Les murs n'ont pas besoin d'oreilles pour écrire, se répondre, ou pour pleurer toutes les larmes de nos corps tombées du ciel. Les murs à qui l'ont confie plus que de simples prières : nos voix mêmes ; à charge pour eux de les porter. Ce qui fait que les murs sont si lents, si lourds, c'est la masse des voix qui leur sont confié.

Qu'on leur murmure des paroles soufflées, des cris heurtés, des pleurs ravalés d'insultes, des caresses qu'en silence on impose comme on tendrait les doigts pour ne toucher que des mots plus transparents que le corps, qu'on leur dise, enfin, les douleurs et les charmes traînés — les vacarmes traversés de fatigue.
Qu'on leur souffle dessus les visages qu'on a croisés, les souvenirs dont on ne veut plus, les couleurs qu'on attribue aux voyelles d'autres langues.
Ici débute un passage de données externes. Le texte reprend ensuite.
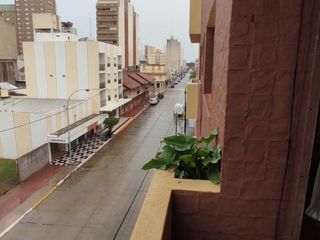 Foto 7 de VENDO DEPTO 3 AMB  (EDIFICIO PALIHUE) NECOCHEA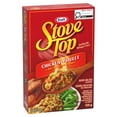 thumbnail image 3 of Stove Top Chicken Stuffing Mix, 3 of 8
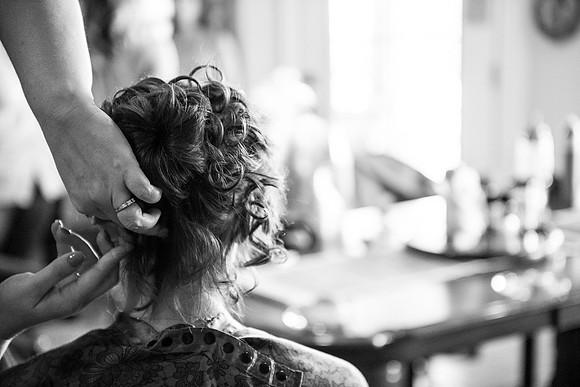 Long_Wedding_LR-46
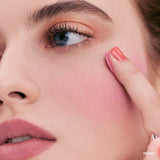Bobbi Brown Pot Rouge Matte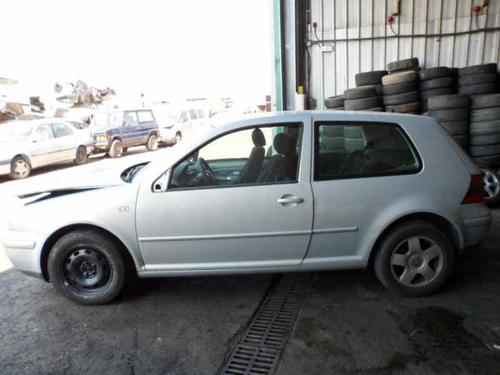 Electronic module VW GOLF IV (1J1) 1.9 TDI | BP1523352M83 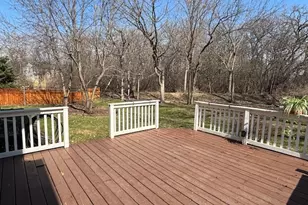 33993 N Treeline Ct, Grayslake, IL 60030 - Photo 7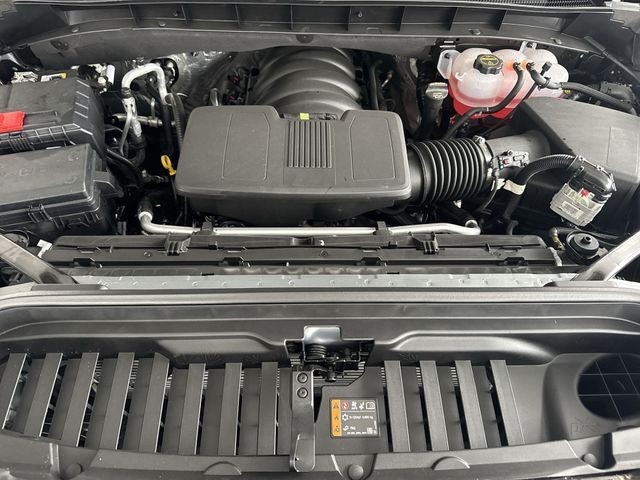 GMC Sierra 1500 Vehicle Full-screen Gallery Image 26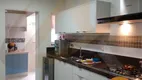 Foto 10 de Apartamento com 2 Quartos à venda, 121m² em Centro, Arapongas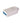 Poly Pool Presa elettrica Blueline PP0464 Tipo L 2P+T 10A 250V Bianco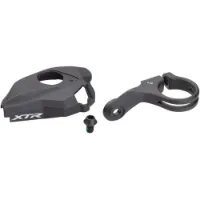 Shimano Sl-m9100 Klemme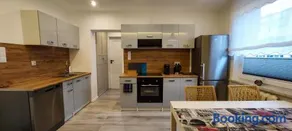 Apartament Grunwaldzka - Image 4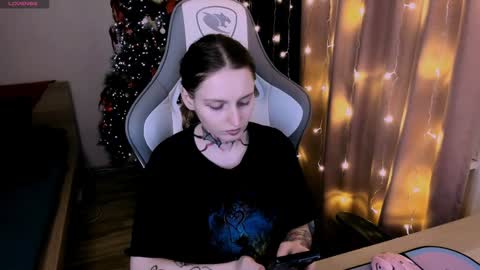 Snapshot of on_yxxx chatting on January 5, 8:10 pm on_yxxx online show from January 5, 8:10 pm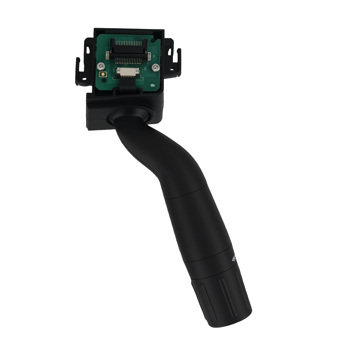 Combination Switch fit for Ford F250 F350 F450 F550 Super Duty DC3Z13K359AA CBS2280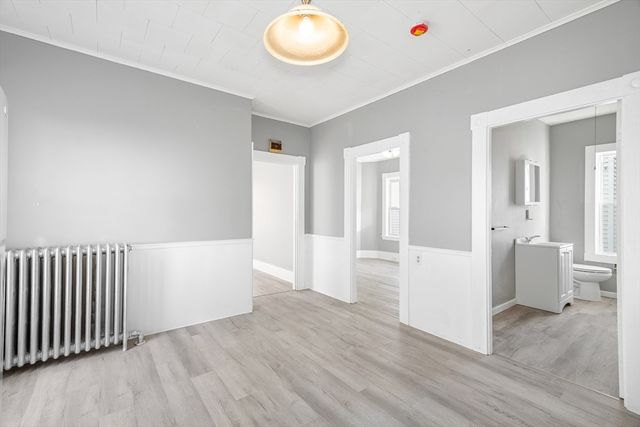 135 Sycamore St, New Bedford, MA 02740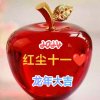 红尘十一 一 梅恋的头像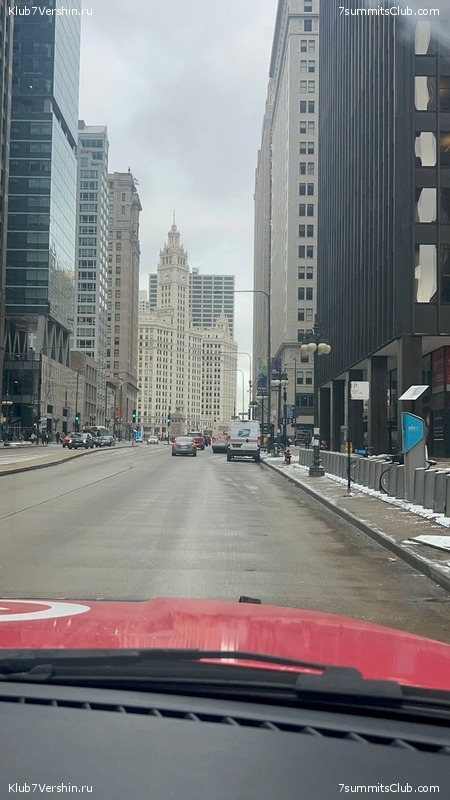 ��������� �������. ���������� �����������. ����� 1. �� ���, ���� 164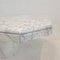 Italian Marble Coffee Table, 1970s 7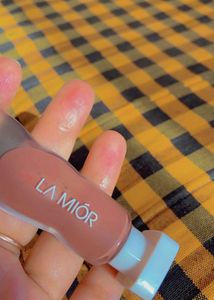 LA MIOR Lip Gloss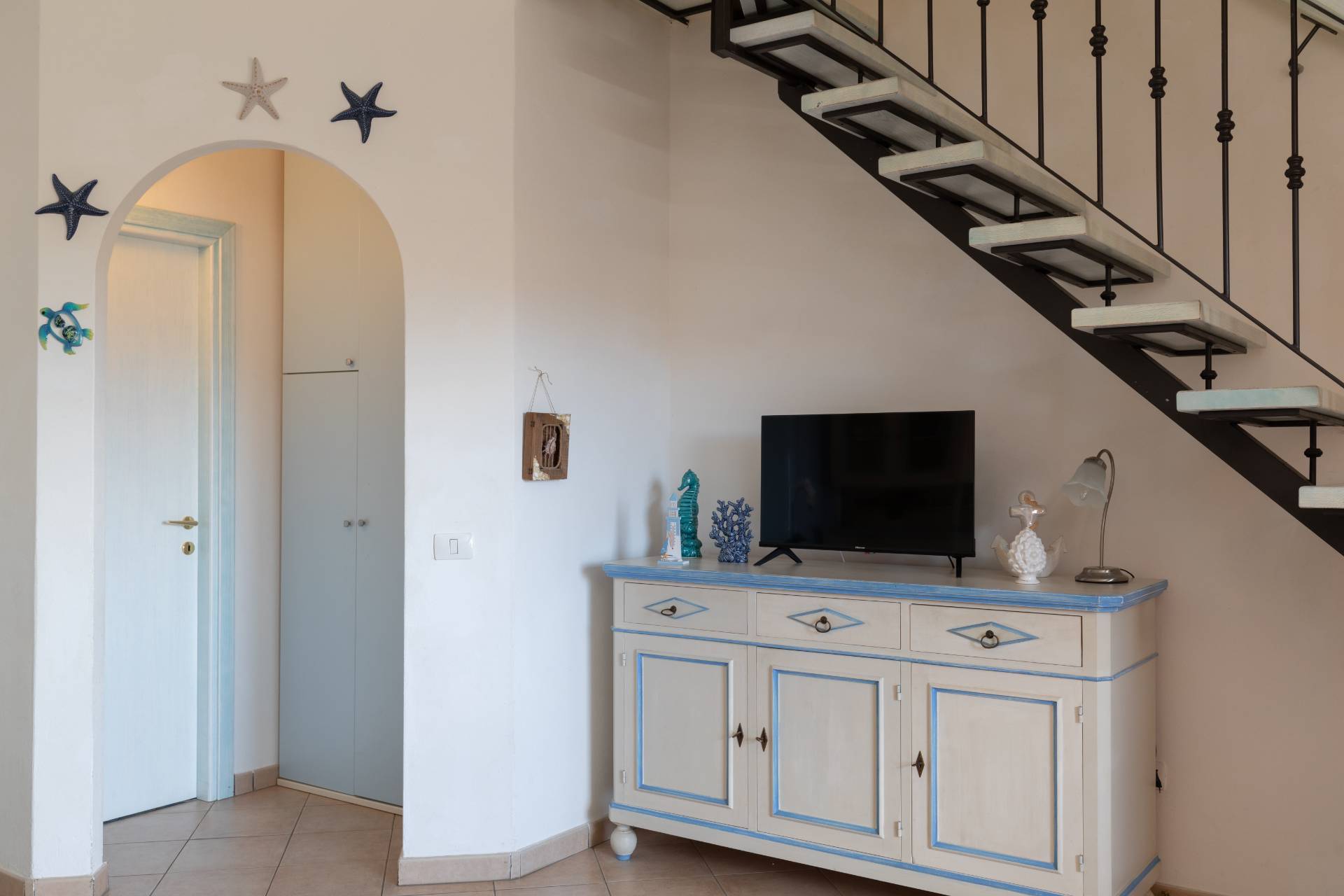 3 locali in affitto a Olbia, Olbia citt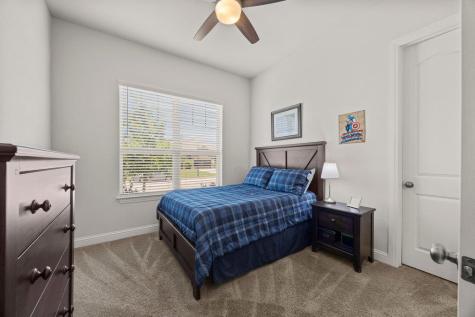 20312 Martin Lane Pflugerville TX 78660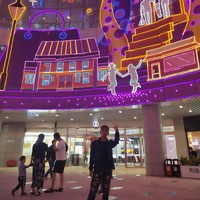杨灵钦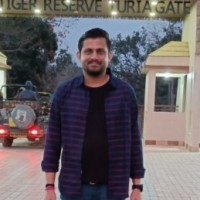 Archit Dubey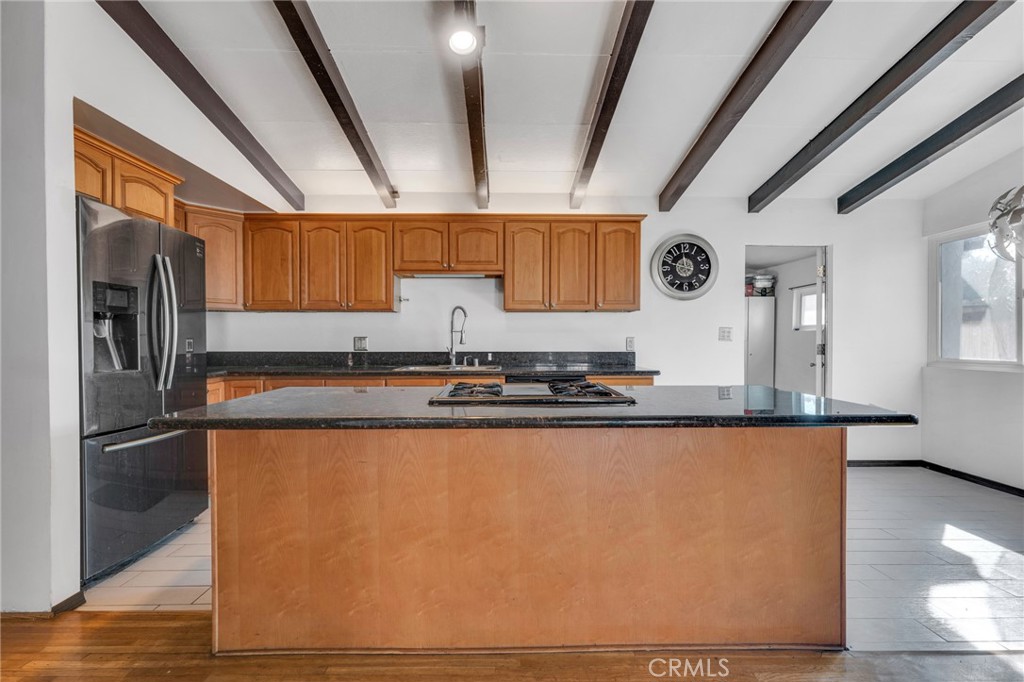 13642 Phillippi Avenue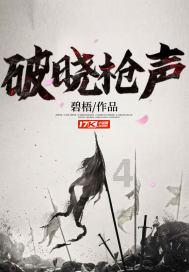 探秘老总的老婆怎么称呼最得体? - 发现无限乐趣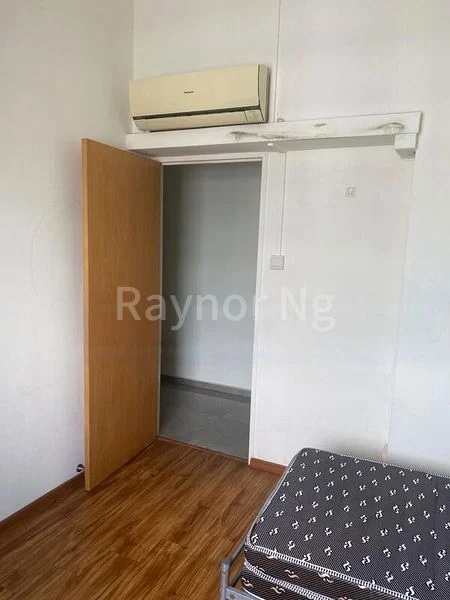 Common Room (HDB) for Rent in  290A Bukit Batok Street 24 - Image 5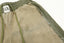 Reworked 2-tone Military Fabric Basketball Shorts Sz L/XL (34-36) *Sample 2*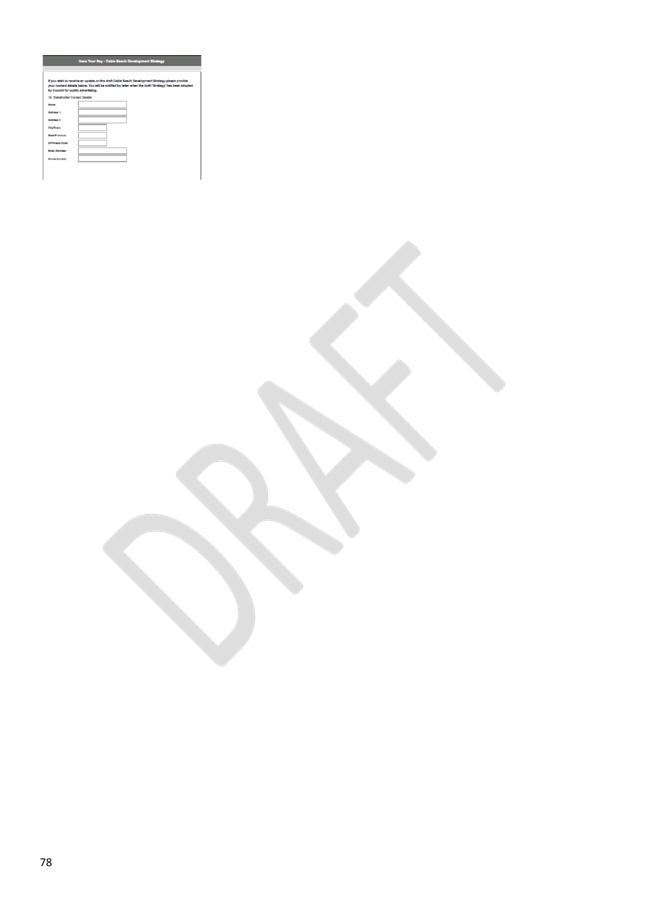 PDF Creator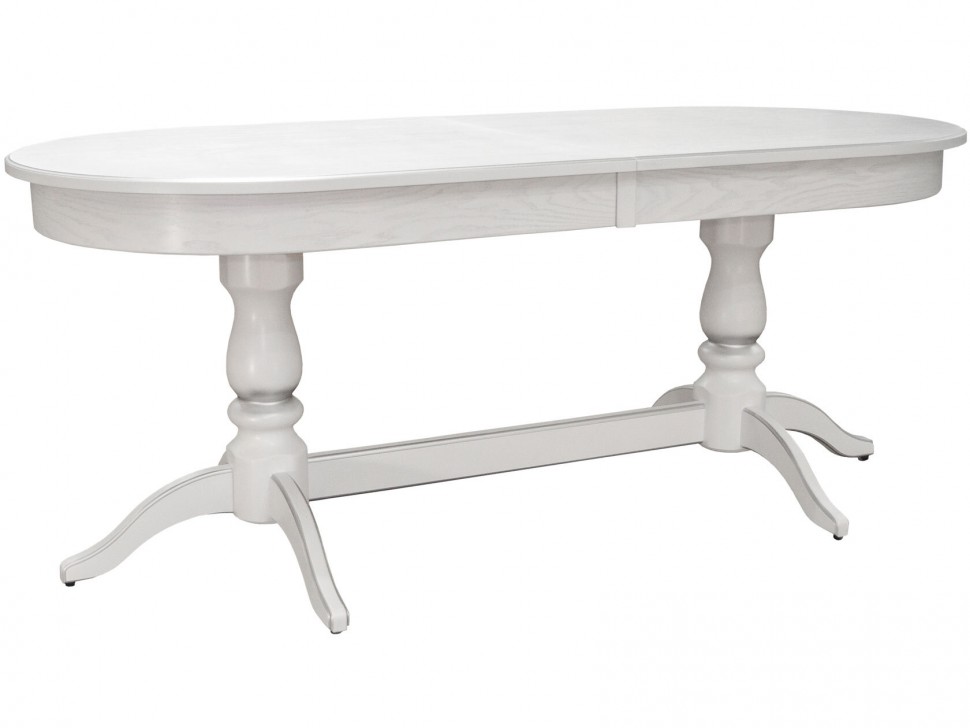 Кухонный стол Тарун 5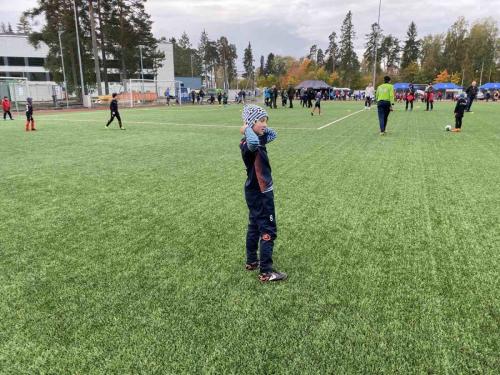 Saku Cup3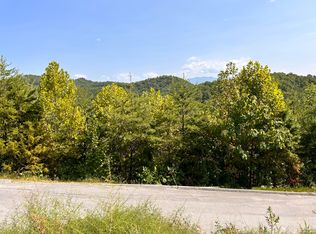 LOT 113 Eagle Cloud Way, Sevierville, TN 37862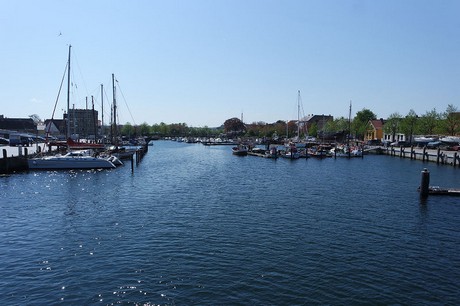 eckernfoerde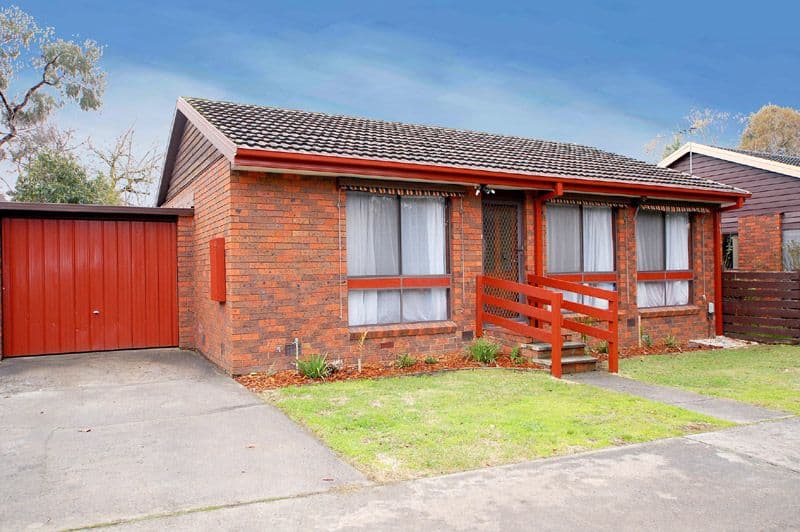 8 Elmhurst Road, Bayswater North VIC 3153, Bayswater North - Image 1
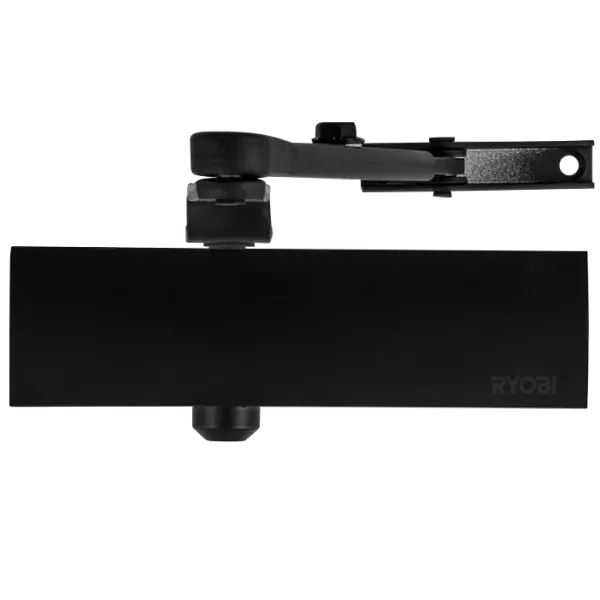 RYOBI 1200 D-1200 BLACK Дотягувач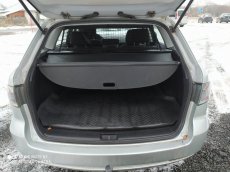 Mazda 6 Combi FACELIFT 2.0i 108 kW r.v. 2007 - Nahradní díly - 9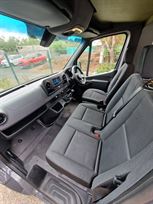 mercedes-sprinter-camper-motorhome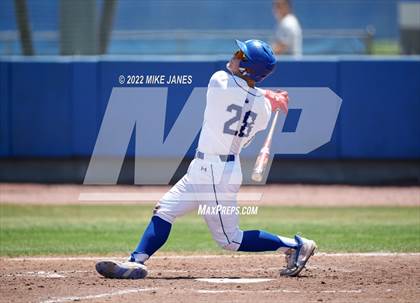 Thumbnail 1 in Miami Christian @ IMG Academy photogallery.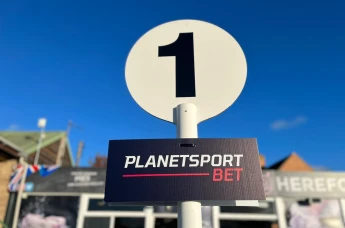 Planet Sport Bet winner's post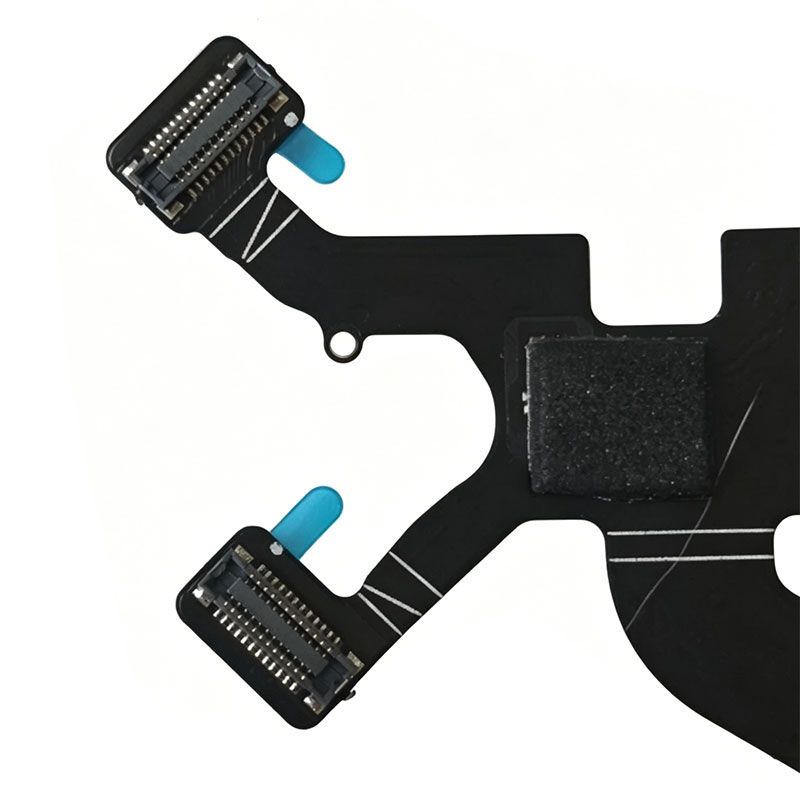7 em 1 Cabo Flexível para DJI  - Dji Drone Mini 4 Pro avaliação e preço
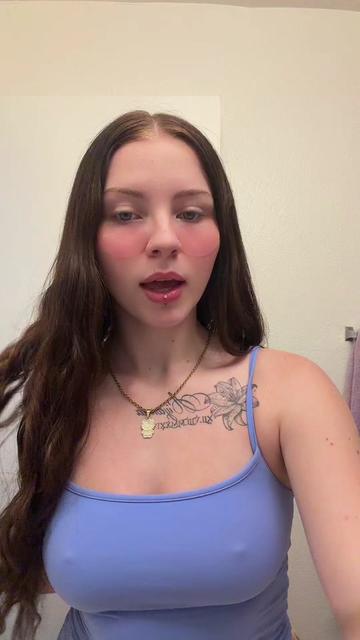 @lissaa💋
À charge pour eux de les porter.
Qu'on leur dépose sur leur paroi massacrée le nom des villes qu'on arpente, à eux d'en inventer une géographie intime, rêvée, rêveuse de plus d'ailleurs.

Il arrivera, une nuit plus froide et dense qu'une autre, qu'un vienne, ou qu'une recueille, glane, râcle — endosse pour toutes ces voix la voix de celle qui dit — ainsi le poids des choses ployé sur le monde ; ainsi la part de silence qu'on lui attribue : ainsi la part de violence et de grâce qu'en retour, en réponse, par défi, on dépose au pied du monde.